Goodbye 2018...

This has been a year of rewarding growth. So much has happened, so many dreams have come true, while others continue to follow me, waiting to unfold, at the right moment.

Perhaps a milestone this year has been the solo performance I gave for Dakshina, an evening of classical dance, produced by Akademi and presented at Richmix on April 20th. For Dakshina, I applied for and received, for the very first time, a grant from Arts Council of England. The funding allowed me to present my work accompanied by an excellent group of musicians without whom the performance would not have been the same.

@Simon Richardson

@Simon Richardson

Another key highlight of the year has been my involvement with the Odissi Ensemble.  After having toured ‘Gods and Mortals’ (2016-17), we embarked in the creation of new work, which was choreographed by Katie Ryan and produced by Kadam. ‘Sacred Shapes’ rehearsals kept me quite busy throughout the year. We began in March with our first creative sessions; we continued in May with the development of the whole work and presented it at Imagine Luton Festival (June), Gateshead Masala Festival (July), Anand Arts Odissi Festival (August) in Bedford. The work was further developed into ‘Sacred Fires’ and presented for a very special show co-produced by Kadam and Walk The Plank for Manchester Diwali Mela (October). This performance was accompanied by exuberant fireworks.



Throughout the year, I was also involved in several community projects. From January to June I was Akademi Artist in Residence at West Middlesex Hospital. Here I delivered weekly sessions for patients and relatives, bringing some lightness to the everyday experience of illness.
════════════════
REQUIRED ACTIONS
1/ Write out the passage from the 2018 review, starting with "Goodbye 2018..." and going on through "the right moment.".
2/ In the 2018 review, at which hospital did the writer serve as Akademi Artist in Residence?

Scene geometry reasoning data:
════════════════
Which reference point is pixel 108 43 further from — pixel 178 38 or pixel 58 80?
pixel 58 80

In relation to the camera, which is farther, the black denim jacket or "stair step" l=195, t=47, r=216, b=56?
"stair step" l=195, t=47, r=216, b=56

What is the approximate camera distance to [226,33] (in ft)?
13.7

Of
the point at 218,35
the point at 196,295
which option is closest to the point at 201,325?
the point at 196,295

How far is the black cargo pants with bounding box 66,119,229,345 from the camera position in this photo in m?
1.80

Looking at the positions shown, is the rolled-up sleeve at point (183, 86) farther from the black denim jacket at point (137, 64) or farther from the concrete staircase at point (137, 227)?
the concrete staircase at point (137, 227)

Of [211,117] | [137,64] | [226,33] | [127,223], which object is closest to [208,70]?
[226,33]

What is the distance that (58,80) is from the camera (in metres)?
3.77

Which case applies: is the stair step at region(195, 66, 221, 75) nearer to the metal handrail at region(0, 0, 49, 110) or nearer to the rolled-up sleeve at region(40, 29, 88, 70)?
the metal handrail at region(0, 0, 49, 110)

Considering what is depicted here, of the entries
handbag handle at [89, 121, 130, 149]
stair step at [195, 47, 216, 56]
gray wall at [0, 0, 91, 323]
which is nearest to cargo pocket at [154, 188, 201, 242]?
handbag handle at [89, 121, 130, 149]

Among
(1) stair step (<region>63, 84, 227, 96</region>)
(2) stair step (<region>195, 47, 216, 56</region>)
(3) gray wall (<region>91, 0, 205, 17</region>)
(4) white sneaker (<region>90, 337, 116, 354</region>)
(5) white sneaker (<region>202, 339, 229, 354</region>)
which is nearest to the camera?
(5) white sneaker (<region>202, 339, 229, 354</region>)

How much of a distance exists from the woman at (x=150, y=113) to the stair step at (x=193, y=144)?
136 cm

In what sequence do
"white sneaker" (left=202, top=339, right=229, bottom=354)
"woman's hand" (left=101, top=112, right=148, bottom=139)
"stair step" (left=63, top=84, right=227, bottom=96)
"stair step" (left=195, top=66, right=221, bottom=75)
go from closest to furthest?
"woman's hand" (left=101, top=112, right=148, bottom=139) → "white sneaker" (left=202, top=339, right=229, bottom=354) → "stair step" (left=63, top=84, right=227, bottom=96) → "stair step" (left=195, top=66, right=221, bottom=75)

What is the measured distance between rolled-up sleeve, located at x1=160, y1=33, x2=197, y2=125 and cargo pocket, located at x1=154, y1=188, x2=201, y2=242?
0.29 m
════════════════
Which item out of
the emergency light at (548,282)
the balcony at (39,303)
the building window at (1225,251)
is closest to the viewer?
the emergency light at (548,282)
════════════════
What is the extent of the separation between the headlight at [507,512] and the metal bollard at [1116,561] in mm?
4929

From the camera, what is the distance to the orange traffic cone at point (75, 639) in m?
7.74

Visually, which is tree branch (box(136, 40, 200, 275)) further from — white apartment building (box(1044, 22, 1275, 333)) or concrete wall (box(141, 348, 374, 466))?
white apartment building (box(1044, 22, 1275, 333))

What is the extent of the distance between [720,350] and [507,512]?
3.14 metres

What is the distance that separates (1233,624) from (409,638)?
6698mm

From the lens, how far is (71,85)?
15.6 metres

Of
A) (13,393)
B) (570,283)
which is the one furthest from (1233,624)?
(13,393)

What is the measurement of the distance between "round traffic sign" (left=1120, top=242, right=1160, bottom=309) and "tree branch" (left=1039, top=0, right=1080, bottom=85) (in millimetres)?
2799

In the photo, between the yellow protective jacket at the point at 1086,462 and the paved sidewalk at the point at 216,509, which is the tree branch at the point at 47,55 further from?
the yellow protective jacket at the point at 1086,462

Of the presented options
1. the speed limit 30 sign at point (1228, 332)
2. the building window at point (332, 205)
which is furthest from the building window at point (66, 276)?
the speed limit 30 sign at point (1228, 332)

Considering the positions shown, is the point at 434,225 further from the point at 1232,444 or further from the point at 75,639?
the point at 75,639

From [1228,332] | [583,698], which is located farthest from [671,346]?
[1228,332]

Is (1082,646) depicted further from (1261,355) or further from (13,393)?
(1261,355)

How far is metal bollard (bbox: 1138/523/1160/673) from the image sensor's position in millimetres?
════════════════
EXERCISE ANSWERS
1/
Goodbye 2018...

This has been a year of rewarding growth. So much has happened, so many dreams have come true, while others continue to follow me, waiting to unfold, at the right moment.

2/ West Middlesex Hospital